● Textauszug
● ● ● ● ● ● ●

# ...erleichtert, als dass...



## thosecars82

Wie würde man den folgenden Satz übersetzen?

Im Alltag haben alle die nützlichen Apps unser Leben schon viel zu sehr erleichtert, als dass man wieder dicke Fotoalben  oder Wörterbücher mit sich herumschleppen möchte.

Mein versuch:

En el día a día todas las aplicaciones han facilitado ya mucho nuestra vida, como para que se quiera llevar a cuestas gruesos álbumes de fotos o diccionarios.

Könnte man sagen, dass die Wörter "als dass" in der folgenden Struktur immer  wie "como para que" übersetzt werden kann?

Hauptsatz + , + Nebensatz (als dass ...)

● ● ● ● ● ● ●

● Ausgelesene Angaben

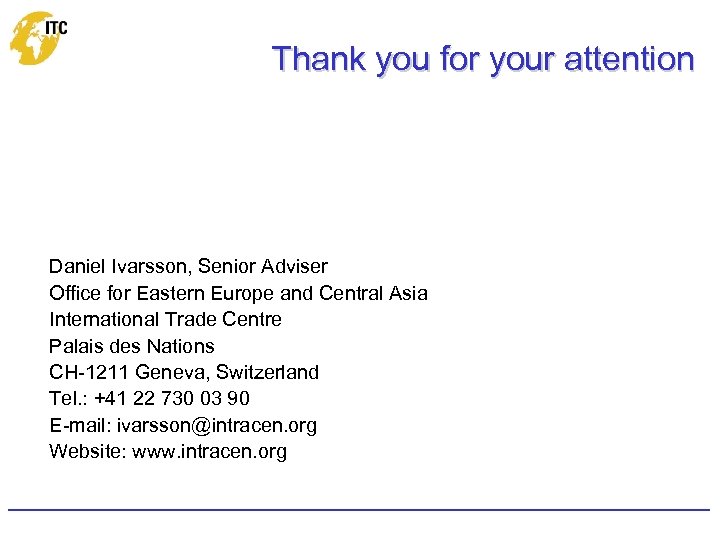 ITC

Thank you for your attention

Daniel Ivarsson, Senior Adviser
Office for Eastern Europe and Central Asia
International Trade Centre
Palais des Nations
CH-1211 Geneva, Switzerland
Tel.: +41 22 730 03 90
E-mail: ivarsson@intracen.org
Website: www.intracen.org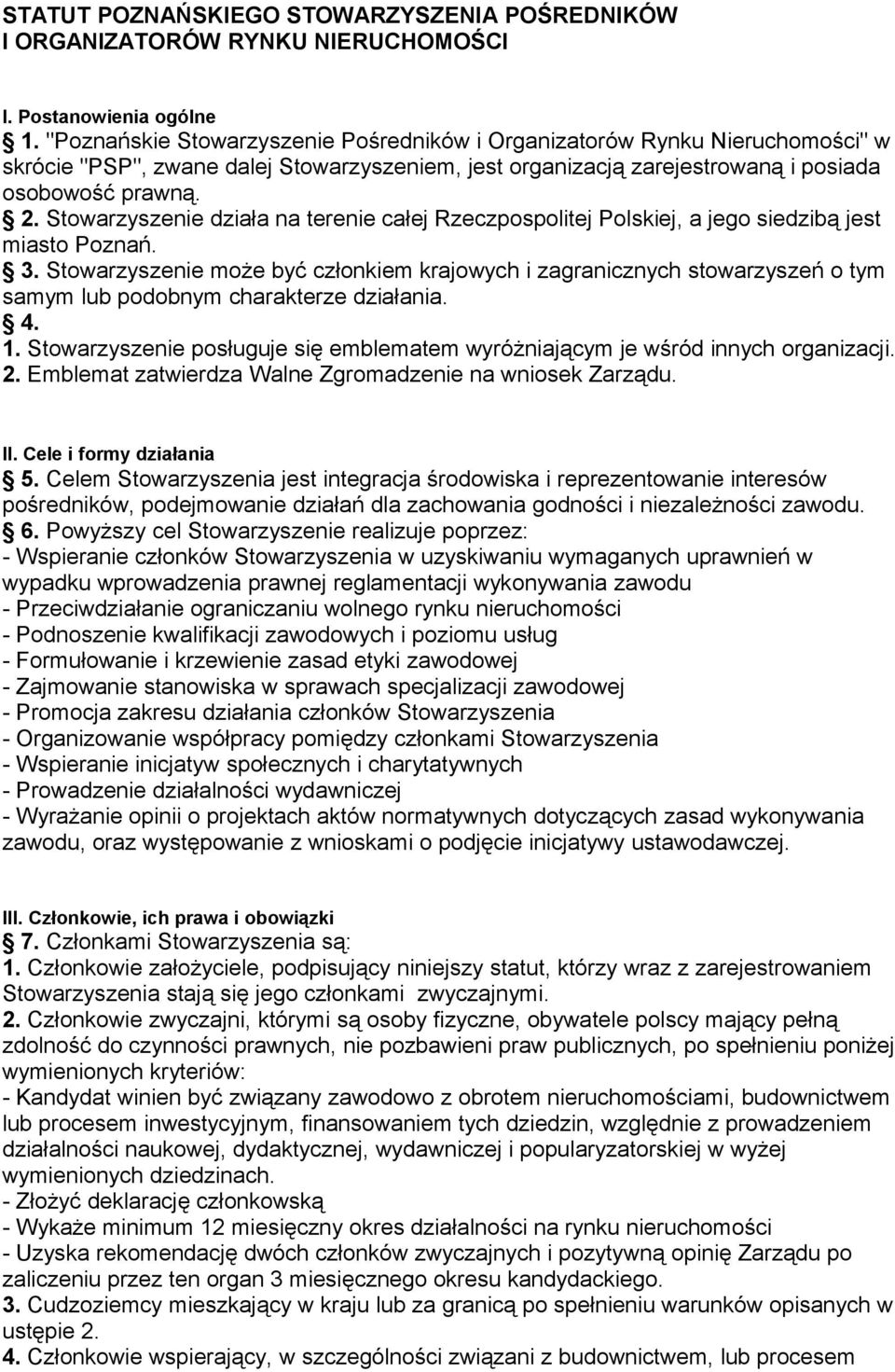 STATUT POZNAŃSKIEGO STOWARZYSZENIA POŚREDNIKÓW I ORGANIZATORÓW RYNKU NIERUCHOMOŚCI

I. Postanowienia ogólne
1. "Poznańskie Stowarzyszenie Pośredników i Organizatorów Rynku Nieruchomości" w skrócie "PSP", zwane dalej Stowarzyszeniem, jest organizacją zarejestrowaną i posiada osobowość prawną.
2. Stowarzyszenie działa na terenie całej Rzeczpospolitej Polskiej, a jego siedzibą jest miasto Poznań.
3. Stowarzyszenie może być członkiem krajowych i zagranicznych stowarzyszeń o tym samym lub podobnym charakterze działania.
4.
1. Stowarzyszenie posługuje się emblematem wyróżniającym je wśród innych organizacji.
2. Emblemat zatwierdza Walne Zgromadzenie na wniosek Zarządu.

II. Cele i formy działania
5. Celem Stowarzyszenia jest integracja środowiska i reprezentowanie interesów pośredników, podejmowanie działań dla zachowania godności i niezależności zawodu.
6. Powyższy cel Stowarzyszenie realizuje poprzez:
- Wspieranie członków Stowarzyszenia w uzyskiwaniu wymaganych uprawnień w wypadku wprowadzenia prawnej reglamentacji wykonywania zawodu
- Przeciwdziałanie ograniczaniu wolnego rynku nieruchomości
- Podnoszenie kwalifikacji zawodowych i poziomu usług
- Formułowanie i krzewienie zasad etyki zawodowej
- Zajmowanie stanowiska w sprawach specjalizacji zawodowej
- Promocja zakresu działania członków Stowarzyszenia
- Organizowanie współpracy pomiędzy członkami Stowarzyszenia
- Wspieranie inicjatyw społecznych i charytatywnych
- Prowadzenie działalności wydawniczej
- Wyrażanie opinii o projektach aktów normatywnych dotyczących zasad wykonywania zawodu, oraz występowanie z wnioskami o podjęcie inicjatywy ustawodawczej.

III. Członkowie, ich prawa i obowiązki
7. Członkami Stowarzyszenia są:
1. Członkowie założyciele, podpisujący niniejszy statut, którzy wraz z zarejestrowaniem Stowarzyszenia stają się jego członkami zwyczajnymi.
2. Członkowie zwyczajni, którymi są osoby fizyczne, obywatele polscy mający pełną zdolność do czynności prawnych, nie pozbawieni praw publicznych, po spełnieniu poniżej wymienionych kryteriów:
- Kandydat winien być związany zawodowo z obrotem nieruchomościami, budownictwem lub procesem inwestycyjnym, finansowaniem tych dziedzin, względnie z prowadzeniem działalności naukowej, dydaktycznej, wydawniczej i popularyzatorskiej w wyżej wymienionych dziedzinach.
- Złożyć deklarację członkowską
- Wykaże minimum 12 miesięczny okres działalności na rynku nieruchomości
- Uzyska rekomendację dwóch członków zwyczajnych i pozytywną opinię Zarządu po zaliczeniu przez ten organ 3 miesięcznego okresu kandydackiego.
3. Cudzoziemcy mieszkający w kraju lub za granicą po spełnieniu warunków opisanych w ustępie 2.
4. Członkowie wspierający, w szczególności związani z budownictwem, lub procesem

● ● ● ● ● ● ●

● Ihre Aufgabe
Geben Sie den Forumsbeitrag zu „als dass“ von „## thosecars82“ bis einschließlich „übersetzt werden kann?“ erneut wieder. Tauschen Sie dabei „Wörterbücher“ gegen „Lexika“ aus.

● Ihre Antwort
## thosecars82

Wie würde man den folgenden Satz übersetzen?

Im Alltag haben alle die nützlichen Apps unser Leben schon viel zu sehr erleichtert, als dass man wieder dicke Fotoalben  oder Lexika mit sich herumschleppen möchte.

Mein versuch:

En el día a día todas las aplicaciones han facilitado ya mucho nuestra vida, como para que se quiera llevar a cuestas gruesos álbumes de fotos o diccionarios.

Könnte man sagen, dass die Wörter "als dass" in der folgenden Struktur immer  wie "como para que" übersetzt werden kann?